With the pictures left aside, write out exactly the lines of the listing below from the line with "Παζλ Educa 2" to the line with "DJOY Tennessee License Plate", both included, and only those.

- Opening Delimiter -

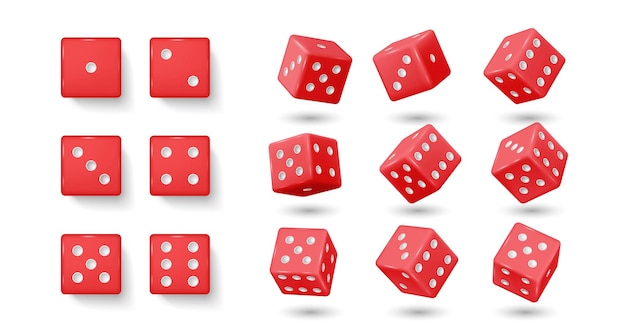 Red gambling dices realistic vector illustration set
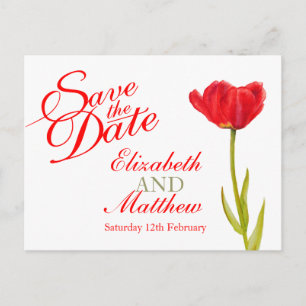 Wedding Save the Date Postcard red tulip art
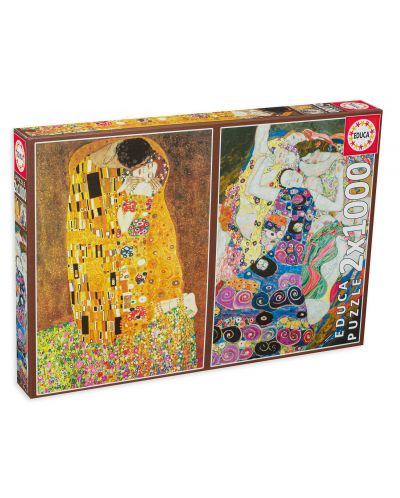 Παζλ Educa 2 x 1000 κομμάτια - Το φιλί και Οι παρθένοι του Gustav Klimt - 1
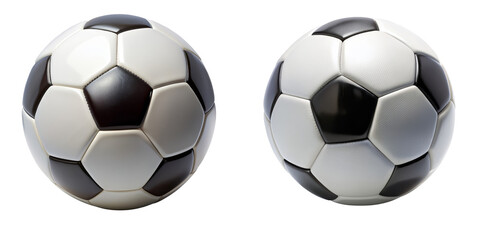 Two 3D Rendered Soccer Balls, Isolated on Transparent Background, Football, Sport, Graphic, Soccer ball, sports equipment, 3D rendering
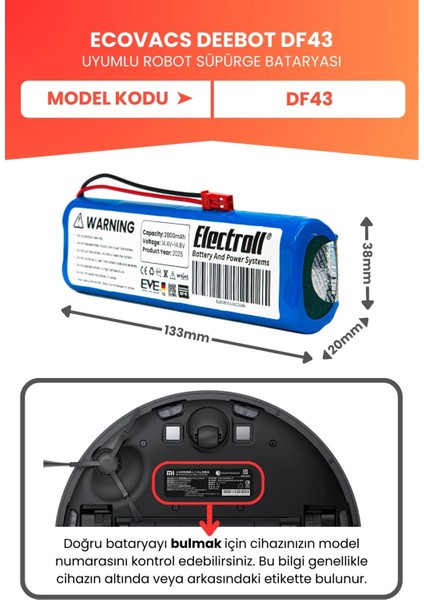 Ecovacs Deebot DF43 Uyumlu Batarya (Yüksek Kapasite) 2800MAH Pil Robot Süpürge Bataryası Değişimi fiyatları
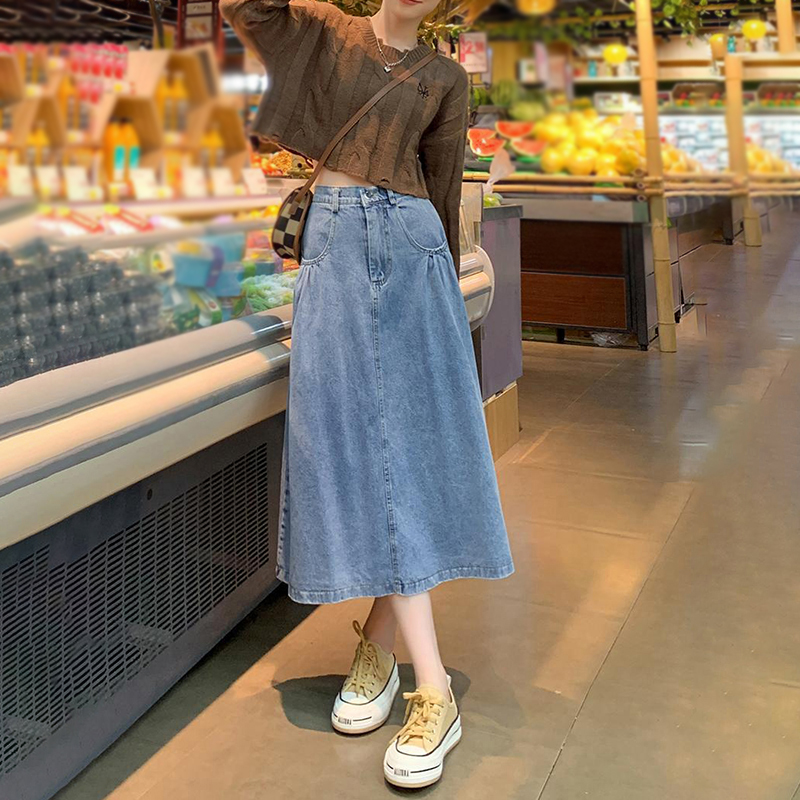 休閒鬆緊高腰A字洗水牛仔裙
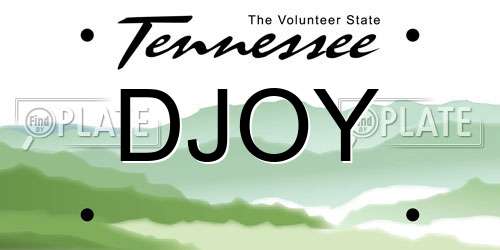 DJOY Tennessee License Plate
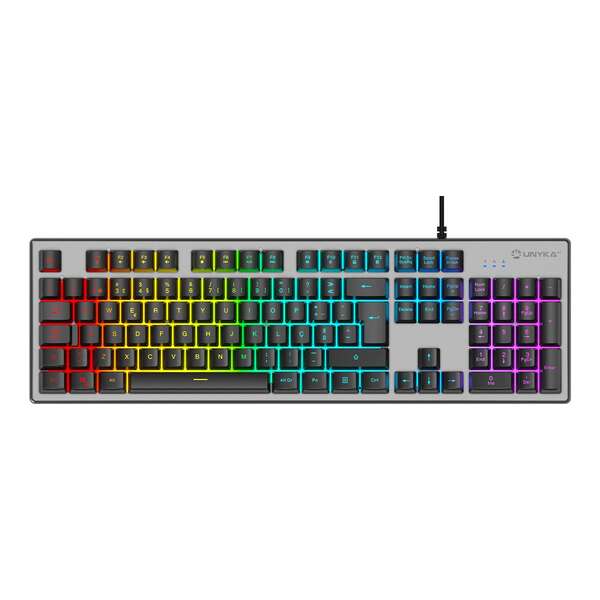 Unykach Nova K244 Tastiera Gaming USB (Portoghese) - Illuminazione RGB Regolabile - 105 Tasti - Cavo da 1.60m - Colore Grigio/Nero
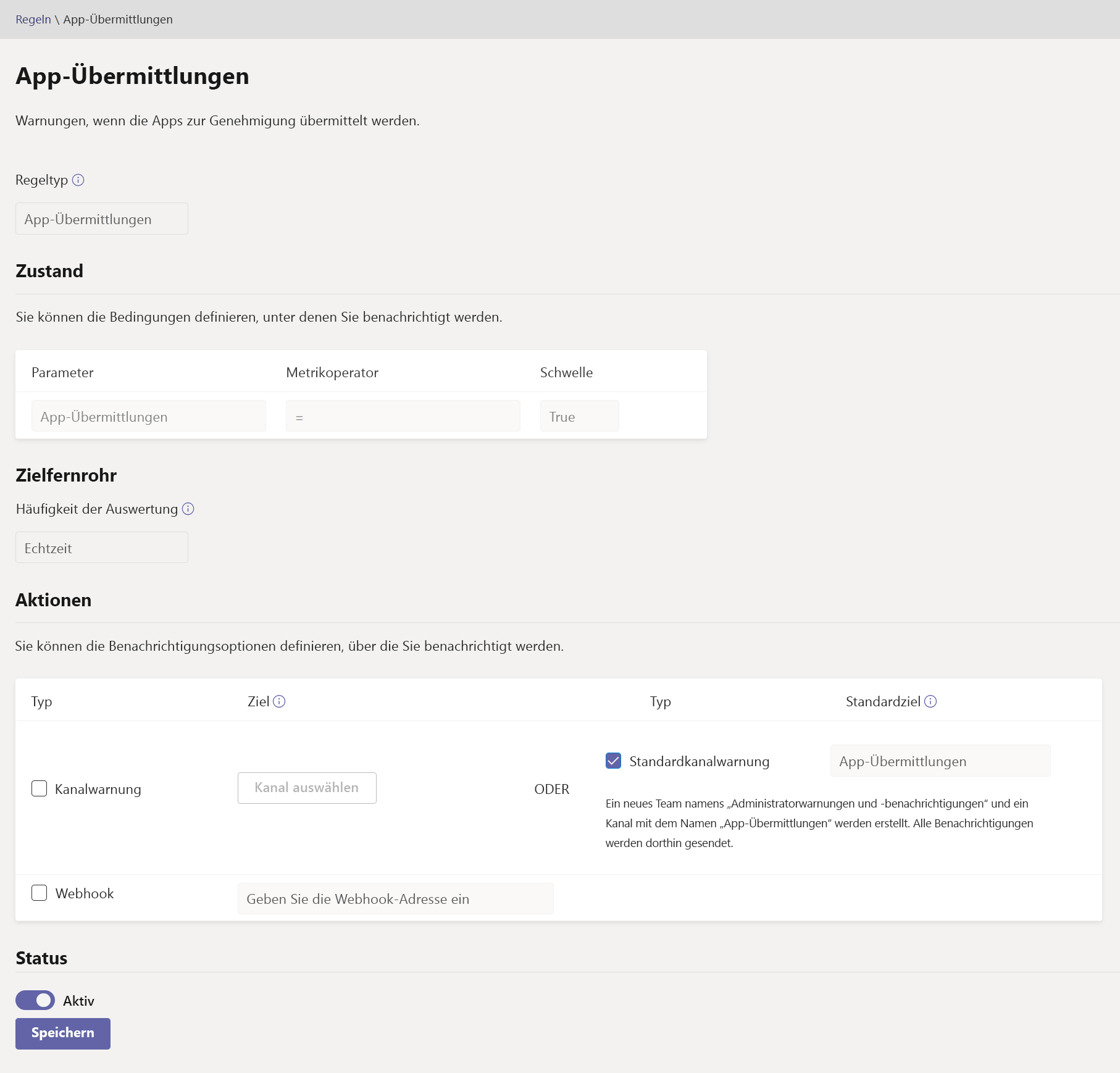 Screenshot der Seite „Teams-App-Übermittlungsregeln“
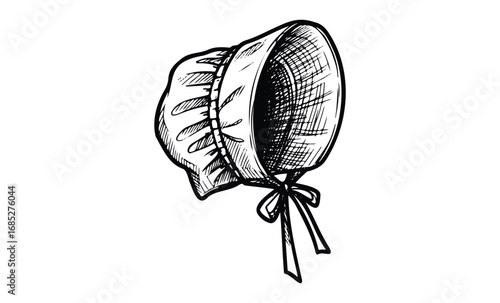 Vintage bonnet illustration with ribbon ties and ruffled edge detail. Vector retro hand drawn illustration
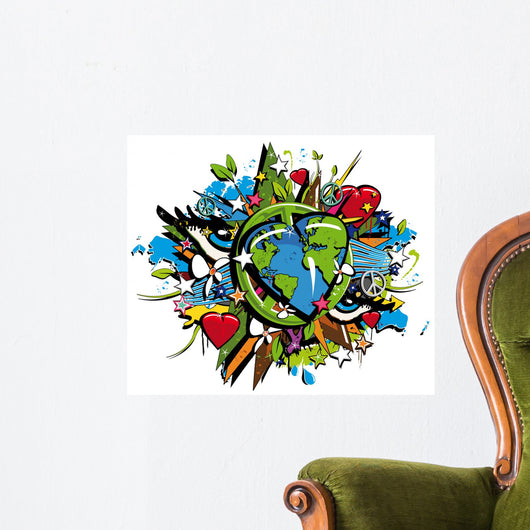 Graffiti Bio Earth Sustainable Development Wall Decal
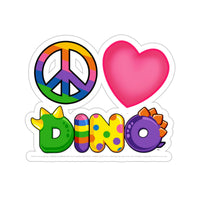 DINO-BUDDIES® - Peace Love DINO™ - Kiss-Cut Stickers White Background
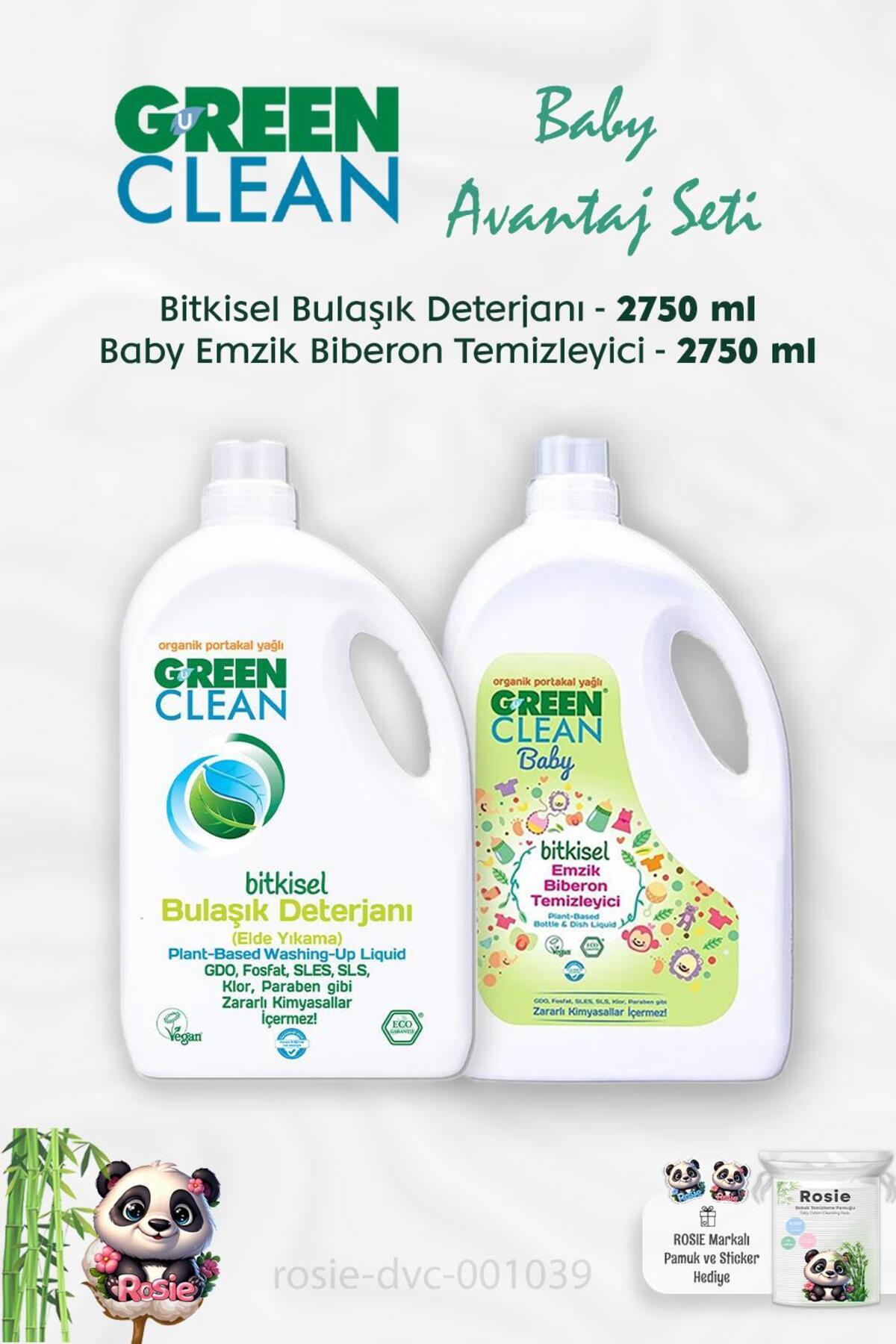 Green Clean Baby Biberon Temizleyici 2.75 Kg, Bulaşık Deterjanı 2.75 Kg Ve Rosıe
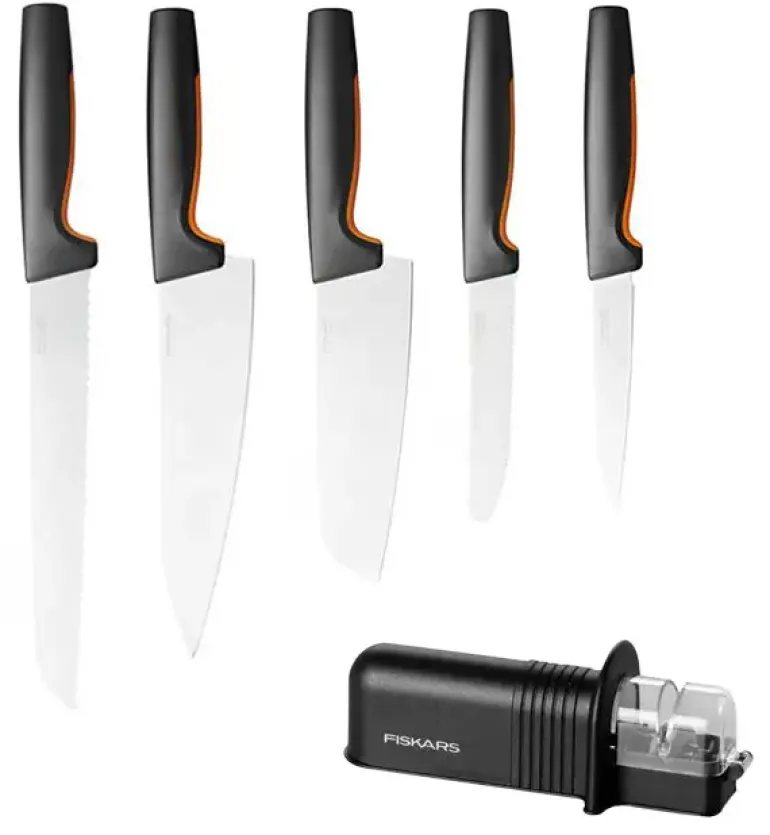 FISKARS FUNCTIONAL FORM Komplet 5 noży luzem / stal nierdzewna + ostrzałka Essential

- Closing Delimiter -

**YOUR RESPONSE:**
 Παζλ Educa 2 x 1000 κομμάτια - Το φιλί και Οι παρθένοι του Gustav Klimt - 1
 Two 3D Rendered Soccer Balls, Isolated on Transparent Background, Football, Sport, Graphic, Soccer ball, sports equipment, 3D rendering
 Ecovacs Deebot DF43 Uyumlu Batarya (Yüksek Kapasite) 2800MAH Pil Robot Süpürge Bataryası Değişimi fiyatları
 休閒鬆緊高腰A字洗水牛仔裙
 DJOY Tennessee License Plate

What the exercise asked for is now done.